- Theatrical poster
- Directed by: Lee Jong-hyeok
- Written by: Lee Jong-hyeok Kim Hee-jae Oh Seung-uk
- Produced by: Oh Jung-wan Ryu Jin-ok
- Starring: Yum Jung-ah Ji Jin-hee Cho Seung-woo
- Cinematography: Choe Jin-woong
- Edited by: Hahm Sung-won
- Music by: Jo Seong-woo
- Distributed by: CJ Entertainment
- Release date: December 27, 2002;
- Running time: 106 minutes
- Country: South Korea
- Language: Korean

= H (2002 film) =

H is a 2002 South Korean horror-thriller film. It was written and directed by Lee Jong-hyeok, and stars Yum Jung-ah, Ji Jin-hee, and Cho Seung-woo.

A serial killer who preyed on pregnant women has been behind bars for 10 months, when a copycat killer becomes active. Detectives meet with the imprisoned killer and search for clues in an effort to head off the copy cat killer before he kills more.

== Plot ==
Twenty-two-year-old serial killer Shin Hyun targeted pregnant women and turned himself in after committing several grisly murders. Ten months later a copycat killer became active, and detectives Kang and Kim are put on the case.

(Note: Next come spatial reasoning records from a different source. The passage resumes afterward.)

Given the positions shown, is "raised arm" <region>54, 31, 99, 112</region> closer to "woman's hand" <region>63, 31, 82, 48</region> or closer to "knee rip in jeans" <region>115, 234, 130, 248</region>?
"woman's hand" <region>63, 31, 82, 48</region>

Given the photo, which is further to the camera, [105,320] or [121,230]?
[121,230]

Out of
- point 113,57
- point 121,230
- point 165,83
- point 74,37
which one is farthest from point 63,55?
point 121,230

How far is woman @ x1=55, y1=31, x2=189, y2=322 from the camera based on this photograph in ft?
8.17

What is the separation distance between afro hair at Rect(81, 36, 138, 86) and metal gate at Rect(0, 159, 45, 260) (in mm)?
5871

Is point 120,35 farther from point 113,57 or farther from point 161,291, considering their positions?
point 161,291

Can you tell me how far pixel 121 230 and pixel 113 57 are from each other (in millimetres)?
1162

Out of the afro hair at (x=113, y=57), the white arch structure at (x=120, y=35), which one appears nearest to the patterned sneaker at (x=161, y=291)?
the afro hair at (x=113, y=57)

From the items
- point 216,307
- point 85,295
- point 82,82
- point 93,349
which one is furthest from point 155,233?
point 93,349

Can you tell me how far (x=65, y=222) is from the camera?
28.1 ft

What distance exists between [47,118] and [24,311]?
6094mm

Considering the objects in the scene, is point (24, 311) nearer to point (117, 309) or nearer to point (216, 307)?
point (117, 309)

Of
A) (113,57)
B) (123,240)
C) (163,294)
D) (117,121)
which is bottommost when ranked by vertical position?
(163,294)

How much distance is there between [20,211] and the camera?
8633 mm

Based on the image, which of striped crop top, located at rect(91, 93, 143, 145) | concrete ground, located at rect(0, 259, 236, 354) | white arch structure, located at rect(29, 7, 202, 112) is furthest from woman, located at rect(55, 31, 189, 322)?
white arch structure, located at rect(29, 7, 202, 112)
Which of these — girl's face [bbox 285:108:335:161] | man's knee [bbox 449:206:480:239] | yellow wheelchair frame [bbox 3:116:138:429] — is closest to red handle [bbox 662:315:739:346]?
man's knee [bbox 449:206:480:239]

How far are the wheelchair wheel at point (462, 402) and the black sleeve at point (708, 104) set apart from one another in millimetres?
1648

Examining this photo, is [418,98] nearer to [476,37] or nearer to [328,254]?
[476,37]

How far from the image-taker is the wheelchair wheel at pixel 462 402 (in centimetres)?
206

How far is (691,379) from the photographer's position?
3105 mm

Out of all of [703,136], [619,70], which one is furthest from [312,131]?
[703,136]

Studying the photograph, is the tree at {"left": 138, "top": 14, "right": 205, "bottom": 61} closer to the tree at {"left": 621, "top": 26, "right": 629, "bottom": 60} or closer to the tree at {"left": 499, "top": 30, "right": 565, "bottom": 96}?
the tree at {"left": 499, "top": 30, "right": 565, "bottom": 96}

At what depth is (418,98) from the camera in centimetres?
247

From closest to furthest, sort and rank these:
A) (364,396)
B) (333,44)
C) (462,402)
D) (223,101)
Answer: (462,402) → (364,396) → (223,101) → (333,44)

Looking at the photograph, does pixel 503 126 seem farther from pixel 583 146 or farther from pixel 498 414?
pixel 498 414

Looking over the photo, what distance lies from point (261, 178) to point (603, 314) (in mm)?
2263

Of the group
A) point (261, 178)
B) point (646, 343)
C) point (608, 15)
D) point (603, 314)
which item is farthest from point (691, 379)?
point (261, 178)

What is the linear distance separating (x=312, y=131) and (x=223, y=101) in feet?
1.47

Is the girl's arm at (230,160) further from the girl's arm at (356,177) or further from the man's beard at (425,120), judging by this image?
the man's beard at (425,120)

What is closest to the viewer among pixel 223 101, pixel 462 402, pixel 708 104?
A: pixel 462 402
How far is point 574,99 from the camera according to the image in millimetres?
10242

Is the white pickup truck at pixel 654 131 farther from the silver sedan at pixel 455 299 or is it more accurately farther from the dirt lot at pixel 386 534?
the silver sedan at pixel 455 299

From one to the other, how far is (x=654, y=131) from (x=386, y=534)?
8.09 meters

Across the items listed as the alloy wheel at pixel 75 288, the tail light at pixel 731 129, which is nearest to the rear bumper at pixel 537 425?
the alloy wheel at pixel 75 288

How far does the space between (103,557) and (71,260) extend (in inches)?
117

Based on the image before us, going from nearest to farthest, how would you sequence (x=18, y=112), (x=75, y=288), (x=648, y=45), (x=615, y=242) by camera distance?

They track down the killer by following clues from the first two victims: A pregnant schoolgirl whose fetus the killer removed, and a single mother strangled from behind on a bus. They had tried to pump Shin for information, but without success. They stake out the killer's home, but when the killer comes home, he notices the cops and runs. Kang follows him into a nightclub, where the killer slices off a lesbian's ear and then slits her throat, just like Shin's third victim. Kang fires two rounds into his chest; this puts him in a coma. Despite this, the murders still continue. The police capture the next suspect, but the murders keep occurring.

In the end, it is revealed that Shin's mother had tried to abort him, but he survived. The psychologist Dr. Chu had used post-hypnotic suggestion on the other two killers to make them commit copycat murders. Kang then kills Chu (imitating Shin's murder of an abortion doctor), but Kang is triggered by a CD mailed to him. Kang kills his own mother, who was a prostitute.

In the course of the movie, Shin is executed and his final words are "I killed my mother." This explains the sixth and last unidentified victim, whom he brought in a bag to the police station when he confessed. Kang is about to commit suicide when Kim shows up and kills him instead.

Just before the ending credits, the letter "H" appears and expands into the word "hypnosis", and its definition.

== Cast ==
- Yum Jung-ah as Detective Kim Mi-yeon
- Ji Jin-hee as Detective Kang Tae-hyun
- Cho Seung-woo as Shin Hyun
- Sung Ji-ru as Detective Park
- Min Woong-ki as Choi Young-jin
- Park Yong-soo as Chief Jang
- Kwon Hyuk-poong as Captain Lee
- Lee Eol as Detective Han Jung-woo
- Kim In-kwon as Heo Young-taek
- Park Kil-soo as Bae Yong-man
- Kim Sun-kyung as Dr. Chu Kyung-sook
- Kim Bu-seon
- Kim Roi-ha
- Yeon Seon-mi

== Awards ==
H was nominated for the International Fantasy Film Award at the 2004 Fantasporto.

==Reception==
Kyu Hyun Kim of Koreanfilm.org praised the "distinctive production design and cinematography" and minimalist music score and sound design, which "contributes a great deal to the film's uniquely and unremittingly dark atmosphere." He also mentioned that the detectives' characterization was "believably professional and suitably humanized," aided by the cast's solid acting, notably by Sung Ji-roo's "excellent supporting performance." But he criticized the antagonist as "misconceived" and that the climactic revelation was "a complete letdown."

==Impact==
A 2009 Indian film titled Amaravathi shares plot similarities with the film.